- Text provided:
=== Begin Enclosure ===

We have four children, aged seventeen to nine, and we hope we are teaching them by example that ordinary people, by giving of themselves, can make a major impact on their communities.
Both of us come from families that were extremely community-oriented. Tova grew up in Cleveland, and her parents took tremendous responsibility for the shul and day school her grandfather had helped to found. Having come from that sort of environment, she looked for a synagogue that would offer the same kinds of opportunities to become involved once she had moved to Toronto.
Elli also comes from a heritage of community involvement; his mother’s family was instrumental, through several generations, in building the Jewish community of Baltimore. Community is simply who we are.
We want our children to know that sometimes the time and effort you contribute to an organization can be just as important, and even more rewarding, than a financial gift--and it can be vital for one’s personal growth.
Elli is passionate in his commitment to Chai Lifeline, an organization for families of children stricken with cancer and other serious illnesses. He devotes his efforts to several fund-raising events each year, while Tova is dedicated to Bikkur Cholim, and happily gives time each week to package food for Shabbat. In return, we feel an overwhelming sense of connection, a satisfaction that, though the recipient of our efforts may not know us personally, we have made someone’s day, someone’s Shabbat, someone’s life, just a little better.
It is tremendously rewarding to become a small part of something bigger than yourself. And that is the beauty of the Fund we have established with the Jewish Foundation. Through it, we are confident that our gift will be disseminated across a wide variety of organizations to do good wherever it is needed. You don’t need millions to make a difference; you only need to give what you are able.

=== End Enclosure ===

- Information supplied:

=== Begin Enclosure ===

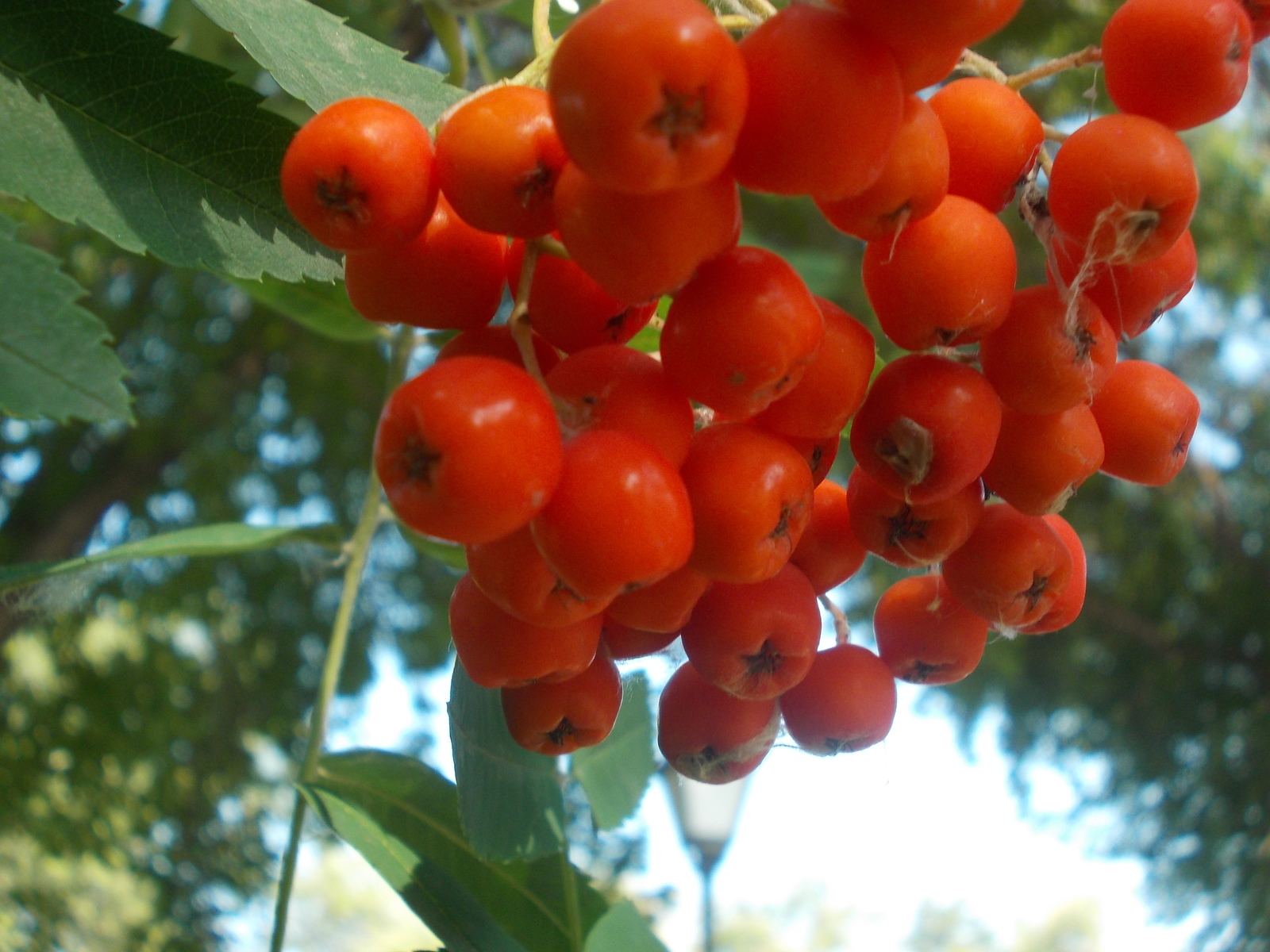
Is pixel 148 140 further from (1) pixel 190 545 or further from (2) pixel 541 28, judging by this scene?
(1) pixel 190 545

=== End Enclosure ===

- Requirement: Copy the stretch of the text about community giving from "Elli also comes" through "one’s personal growth." word for word. Work only from the text about community giving.

- Finished exercise:
Elli also comes from a heritage of community involvement; his mother’s family was instrumental, through several generations, in building the Jewish community of Baltimore. Community is simply who we are.
We want our children to know that sometimes the time and effort you contribute to an organization can be just as important, and even more rewarding, than a financial gift--and it can be vital for one’s personal growth.